FCC Deluged by Net Neutrality Comments Against Web-Killing “Fast Lane” Proposal

17/07/2014 23:52

Source: Yves Smith, Naked Capitalism


Numerous media outlets reported today that the FCC was inundated by last-minute comments on proposed net neutrality rules, and was forced by its server crashing as a result of the volume to extend its deadline to Friday. The agency has received 780,000 comments so far, more than it has ever received on a rule-making, and activists contend the real figure is higher.

In case you managed to miss it, the source of ire is a proposal by Chairman Tom Wheeler to allow local broadband companies to charge extra for a fast lane. Users and enterprenuers are concerned that this would allow the pipeline owners to increasingly discriminate as to what content gets access to the fast lane, which would entrench large and powerful content providers. As the New York Times summarized the state of play:

The agency is fine-tuning its rules to secure an open Internet, after a federal-court decision in January said it had to rethink its approach.
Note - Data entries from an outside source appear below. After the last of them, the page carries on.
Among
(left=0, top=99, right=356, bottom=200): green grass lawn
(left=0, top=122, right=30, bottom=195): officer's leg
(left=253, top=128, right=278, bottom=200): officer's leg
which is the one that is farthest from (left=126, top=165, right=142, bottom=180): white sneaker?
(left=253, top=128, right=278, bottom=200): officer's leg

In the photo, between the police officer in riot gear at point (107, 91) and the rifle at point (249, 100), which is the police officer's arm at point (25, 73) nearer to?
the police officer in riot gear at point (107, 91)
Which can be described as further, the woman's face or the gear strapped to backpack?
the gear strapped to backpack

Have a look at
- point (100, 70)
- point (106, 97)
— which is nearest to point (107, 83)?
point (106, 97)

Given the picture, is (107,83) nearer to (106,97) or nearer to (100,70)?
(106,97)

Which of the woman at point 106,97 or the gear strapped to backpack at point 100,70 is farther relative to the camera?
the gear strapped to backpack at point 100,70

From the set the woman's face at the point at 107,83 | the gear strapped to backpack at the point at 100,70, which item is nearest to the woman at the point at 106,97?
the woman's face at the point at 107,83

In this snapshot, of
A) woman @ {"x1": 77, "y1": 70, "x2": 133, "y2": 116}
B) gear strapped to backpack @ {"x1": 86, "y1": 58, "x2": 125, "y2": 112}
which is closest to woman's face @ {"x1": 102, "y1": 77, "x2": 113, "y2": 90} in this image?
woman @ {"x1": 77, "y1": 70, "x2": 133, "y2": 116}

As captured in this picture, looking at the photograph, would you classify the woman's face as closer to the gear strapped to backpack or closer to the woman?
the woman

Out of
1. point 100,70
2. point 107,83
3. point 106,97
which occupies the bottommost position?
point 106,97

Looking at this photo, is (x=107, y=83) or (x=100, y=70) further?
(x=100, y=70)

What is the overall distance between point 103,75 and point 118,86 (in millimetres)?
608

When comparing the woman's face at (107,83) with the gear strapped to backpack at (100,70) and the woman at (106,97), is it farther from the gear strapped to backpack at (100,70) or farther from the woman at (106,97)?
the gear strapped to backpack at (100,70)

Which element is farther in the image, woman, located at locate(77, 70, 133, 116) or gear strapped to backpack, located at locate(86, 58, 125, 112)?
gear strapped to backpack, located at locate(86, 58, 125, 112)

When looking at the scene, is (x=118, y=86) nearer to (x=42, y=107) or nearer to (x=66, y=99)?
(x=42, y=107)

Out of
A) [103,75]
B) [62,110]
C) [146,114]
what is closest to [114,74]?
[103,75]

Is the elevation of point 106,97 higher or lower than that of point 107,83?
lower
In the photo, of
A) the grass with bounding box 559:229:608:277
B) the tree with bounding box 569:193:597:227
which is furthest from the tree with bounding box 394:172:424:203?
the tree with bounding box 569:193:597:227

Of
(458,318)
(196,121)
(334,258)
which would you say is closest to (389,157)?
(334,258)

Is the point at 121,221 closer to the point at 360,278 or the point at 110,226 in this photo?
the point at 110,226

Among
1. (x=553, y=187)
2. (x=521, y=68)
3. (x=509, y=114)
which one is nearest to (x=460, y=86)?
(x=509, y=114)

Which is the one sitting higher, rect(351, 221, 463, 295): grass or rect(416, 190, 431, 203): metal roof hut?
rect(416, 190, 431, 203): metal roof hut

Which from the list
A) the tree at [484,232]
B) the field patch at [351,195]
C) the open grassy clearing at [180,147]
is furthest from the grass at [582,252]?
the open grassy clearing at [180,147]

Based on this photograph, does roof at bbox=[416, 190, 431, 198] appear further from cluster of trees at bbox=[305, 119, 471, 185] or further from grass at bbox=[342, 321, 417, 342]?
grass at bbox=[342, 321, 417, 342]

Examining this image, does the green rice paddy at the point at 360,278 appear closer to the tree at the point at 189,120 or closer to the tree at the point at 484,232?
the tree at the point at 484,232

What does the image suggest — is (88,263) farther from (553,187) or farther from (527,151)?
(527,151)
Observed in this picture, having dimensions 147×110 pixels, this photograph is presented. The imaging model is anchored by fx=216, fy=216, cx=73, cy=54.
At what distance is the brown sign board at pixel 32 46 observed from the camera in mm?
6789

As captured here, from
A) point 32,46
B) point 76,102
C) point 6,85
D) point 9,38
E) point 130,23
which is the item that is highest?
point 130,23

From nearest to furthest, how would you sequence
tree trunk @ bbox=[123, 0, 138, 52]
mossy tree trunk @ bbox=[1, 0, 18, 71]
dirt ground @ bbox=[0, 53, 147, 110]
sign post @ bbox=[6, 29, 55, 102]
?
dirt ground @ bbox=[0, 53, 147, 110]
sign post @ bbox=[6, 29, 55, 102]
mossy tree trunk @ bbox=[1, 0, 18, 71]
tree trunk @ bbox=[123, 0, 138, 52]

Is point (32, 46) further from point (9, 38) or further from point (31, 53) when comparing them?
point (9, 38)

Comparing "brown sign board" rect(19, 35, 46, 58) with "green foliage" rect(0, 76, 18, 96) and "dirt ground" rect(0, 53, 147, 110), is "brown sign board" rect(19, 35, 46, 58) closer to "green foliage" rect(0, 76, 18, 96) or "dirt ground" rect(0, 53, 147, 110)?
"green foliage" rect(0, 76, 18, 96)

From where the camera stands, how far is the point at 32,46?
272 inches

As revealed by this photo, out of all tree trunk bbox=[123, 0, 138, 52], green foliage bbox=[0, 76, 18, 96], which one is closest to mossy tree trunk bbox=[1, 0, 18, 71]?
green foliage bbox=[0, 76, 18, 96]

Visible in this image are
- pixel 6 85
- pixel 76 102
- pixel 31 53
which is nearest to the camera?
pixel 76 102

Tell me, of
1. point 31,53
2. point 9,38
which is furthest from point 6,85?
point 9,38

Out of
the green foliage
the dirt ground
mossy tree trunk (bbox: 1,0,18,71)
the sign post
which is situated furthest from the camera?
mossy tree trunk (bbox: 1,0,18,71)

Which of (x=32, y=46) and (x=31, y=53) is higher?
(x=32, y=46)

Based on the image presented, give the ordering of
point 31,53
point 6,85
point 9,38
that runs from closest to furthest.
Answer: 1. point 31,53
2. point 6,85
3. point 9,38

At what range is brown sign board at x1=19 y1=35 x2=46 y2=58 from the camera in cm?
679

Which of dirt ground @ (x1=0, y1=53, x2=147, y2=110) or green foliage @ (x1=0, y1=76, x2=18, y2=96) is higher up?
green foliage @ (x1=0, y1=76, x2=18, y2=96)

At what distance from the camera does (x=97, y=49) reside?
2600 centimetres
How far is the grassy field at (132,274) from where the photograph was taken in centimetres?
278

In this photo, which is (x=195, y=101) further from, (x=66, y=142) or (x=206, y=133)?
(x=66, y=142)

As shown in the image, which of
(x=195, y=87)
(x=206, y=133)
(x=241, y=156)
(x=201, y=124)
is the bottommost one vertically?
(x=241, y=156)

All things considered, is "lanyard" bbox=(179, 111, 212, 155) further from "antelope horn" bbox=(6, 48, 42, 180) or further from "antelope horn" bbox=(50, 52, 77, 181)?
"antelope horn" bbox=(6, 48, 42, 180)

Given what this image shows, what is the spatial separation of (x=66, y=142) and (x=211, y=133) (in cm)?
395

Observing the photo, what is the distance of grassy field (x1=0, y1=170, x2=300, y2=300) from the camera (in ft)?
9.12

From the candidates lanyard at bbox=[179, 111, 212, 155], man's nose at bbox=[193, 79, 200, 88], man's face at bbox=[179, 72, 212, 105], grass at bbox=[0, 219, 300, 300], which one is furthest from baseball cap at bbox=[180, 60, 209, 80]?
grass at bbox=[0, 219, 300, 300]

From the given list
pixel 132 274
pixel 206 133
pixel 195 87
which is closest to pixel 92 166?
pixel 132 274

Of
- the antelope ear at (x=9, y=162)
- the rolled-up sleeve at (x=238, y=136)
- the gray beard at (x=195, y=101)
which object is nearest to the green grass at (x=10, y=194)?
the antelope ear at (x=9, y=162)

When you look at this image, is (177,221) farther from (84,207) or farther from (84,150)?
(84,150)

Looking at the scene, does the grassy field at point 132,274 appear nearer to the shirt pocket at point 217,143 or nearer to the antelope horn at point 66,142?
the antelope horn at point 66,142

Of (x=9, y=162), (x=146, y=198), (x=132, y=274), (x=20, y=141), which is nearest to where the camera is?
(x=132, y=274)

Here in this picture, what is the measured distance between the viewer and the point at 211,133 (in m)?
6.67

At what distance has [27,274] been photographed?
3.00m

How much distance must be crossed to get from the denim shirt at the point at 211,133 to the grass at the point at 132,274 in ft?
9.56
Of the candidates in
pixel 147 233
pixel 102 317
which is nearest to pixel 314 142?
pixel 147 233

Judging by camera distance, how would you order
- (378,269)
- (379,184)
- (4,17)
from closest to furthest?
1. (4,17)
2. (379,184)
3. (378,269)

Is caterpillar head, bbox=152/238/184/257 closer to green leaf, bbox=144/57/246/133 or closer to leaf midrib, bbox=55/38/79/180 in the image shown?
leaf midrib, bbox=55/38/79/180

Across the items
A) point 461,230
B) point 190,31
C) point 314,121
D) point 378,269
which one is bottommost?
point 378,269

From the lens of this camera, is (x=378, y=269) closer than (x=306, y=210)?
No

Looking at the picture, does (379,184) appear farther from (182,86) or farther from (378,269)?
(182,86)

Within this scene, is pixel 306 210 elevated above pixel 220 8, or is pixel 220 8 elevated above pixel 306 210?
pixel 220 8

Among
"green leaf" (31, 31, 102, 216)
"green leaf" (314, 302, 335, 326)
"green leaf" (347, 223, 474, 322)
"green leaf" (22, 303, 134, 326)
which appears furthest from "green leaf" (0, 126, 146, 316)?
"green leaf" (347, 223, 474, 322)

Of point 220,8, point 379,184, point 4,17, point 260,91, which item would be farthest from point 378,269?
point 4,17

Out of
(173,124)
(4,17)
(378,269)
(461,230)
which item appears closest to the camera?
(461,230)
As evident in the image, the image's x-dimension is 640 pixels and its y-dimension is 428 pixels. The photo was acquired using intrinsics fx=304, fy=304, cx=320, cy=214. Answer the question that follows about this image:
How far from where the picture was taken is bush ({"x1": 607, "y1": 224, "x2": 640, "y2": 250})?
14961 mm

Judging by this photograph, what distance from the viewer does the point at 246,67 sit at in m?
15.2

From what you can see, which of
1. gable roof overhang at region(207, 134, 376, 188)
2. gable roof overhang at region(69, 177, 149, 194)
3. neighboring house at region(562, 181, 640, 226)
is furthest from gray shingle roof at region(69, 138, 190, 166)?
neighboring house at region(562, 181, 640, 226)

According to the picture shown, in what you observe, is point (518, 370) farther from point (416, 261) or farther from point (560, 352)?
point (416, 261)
After the court ruling, Tom Wheeler, chairman of the F.C.C., proposed a path in step with the court ruling that would explicitly allow “commercially reasonable” deals. Such deals are typically for faster streaming of Internet content between broadband operators — phone and cable companies like Verizon, AT&T and Comcast — and online media distributors like Netflix and Google’s YouTube.

Mr. Wheeler’s plan, according to its many critics, would open the door to a two-tier Internet of fast and slow lanes, with affluent companies and households enjoying premium service and everyone else fighting traffic: a death knell for the open Internet and its democratic ethos of “net neutrality.”

A key development is that the agency is under increasing pressure to designate the Internet as a utility, which would give it the authority to impose rules. Wheeler, a former telecom and cable lobbyist, has, not surprisingly, been loath to take this step.